Sonya Michaella    •    Rabu, 26 Jul 2017 16:53 WIB
jepang
Dinikahi Warga Sipil, Putri Jepang Lepas Gelar Kerajaan
Kei Komuro (kiri) dan Putri Mako (kanan) (Foto: Mainichi)

Metrotvnews.com, Tokyo: Setiap gadis kecil pasti pernah bermimpi untuk menjadi putri kerajaan. Namun, tampaknya tak terjadi pada Putri Mako dari Istana Kekaisaran Jepang.

Putri Mako, cucu tertua Kaisar Akihito dan Permaisuri Michiko, memutuskan untuk melepas gelar kerajaannya demi menikah dengan pria pilihannya yang tak memiliki darah kerajaan.

Kei Komuro, pria pilihan Putri Mako, adalah seorang pria biasa yang saat ini bekerja di biro hukum. Dikabarkan, mereka telah menjalin hubungan sejak 2012, saat sama-sama belajar di sebuah universitas internasional di Tokyo.

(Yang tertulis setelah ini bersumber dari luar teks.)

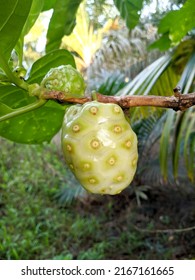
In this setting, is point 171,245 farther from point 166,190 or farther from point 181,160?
point 181,160

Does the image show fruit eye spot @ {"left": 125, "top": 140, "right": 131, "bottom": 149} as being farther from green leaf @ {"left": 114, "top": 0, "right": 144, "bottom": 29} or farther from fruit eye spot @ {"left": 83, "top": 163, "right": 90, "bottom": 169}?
green leaf @ {"left": 114, "top": 0, "right": 144, "bottom": 29}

Dikutip dari Mainichi, Rabu 26 Juli 2017, pilihan Putri Mako ini sudah disetujui oleh ayahnya, Pangeran Akishino dan sang ibu, Putri Kiko. Kemungkinan besar, pernikahan akan digelar tahun depan.

Sementara itu, bencana banjir yang melanda Jepang pada awal Juli kemarin membuat Putri Mako menunda sementara acara pertunangannya dengan Kei.

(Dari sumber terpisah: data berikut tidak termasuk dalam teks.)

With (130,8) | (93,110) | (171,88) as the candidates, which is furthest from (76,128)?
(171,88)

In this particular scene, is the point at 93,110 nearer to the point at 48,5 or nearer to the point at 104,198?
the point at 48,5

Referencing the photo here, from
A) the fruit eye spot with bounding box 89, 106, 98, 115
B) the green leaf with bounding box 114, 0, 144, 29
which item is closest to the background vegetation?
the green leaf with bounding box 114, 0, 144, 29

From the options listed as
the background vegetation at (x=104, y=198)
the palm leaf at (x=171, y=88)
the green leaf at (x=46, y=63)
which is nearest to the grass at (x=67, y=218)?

Hal ini dilakukan untuk menghormati para korban dan daerah yang terkena dampak akibat banjir. Tanggal baru pertunangan mereka pun belum diumumkan hingga sekarang.

Ini bukan pertama kalinya salah satu keluarga Jepang rela melepaskan gelarnya demi menikah dengan warga sipil. Pada 2005, Putri Sayako, yang merupakan bibi Putri Mako, meninggalkan kerajaan dan menikah dengan seorang perencana kota.

Saat ini, Putri Mako masih menjalankan tugasnya seperti biasa sebagai putri kerajaan Jepang. Baru saja ia kembali dari kunjungan sembilan hari ke Bhutan untuk mengembangkan hubungan persahabatan Bhutan dan Jepang.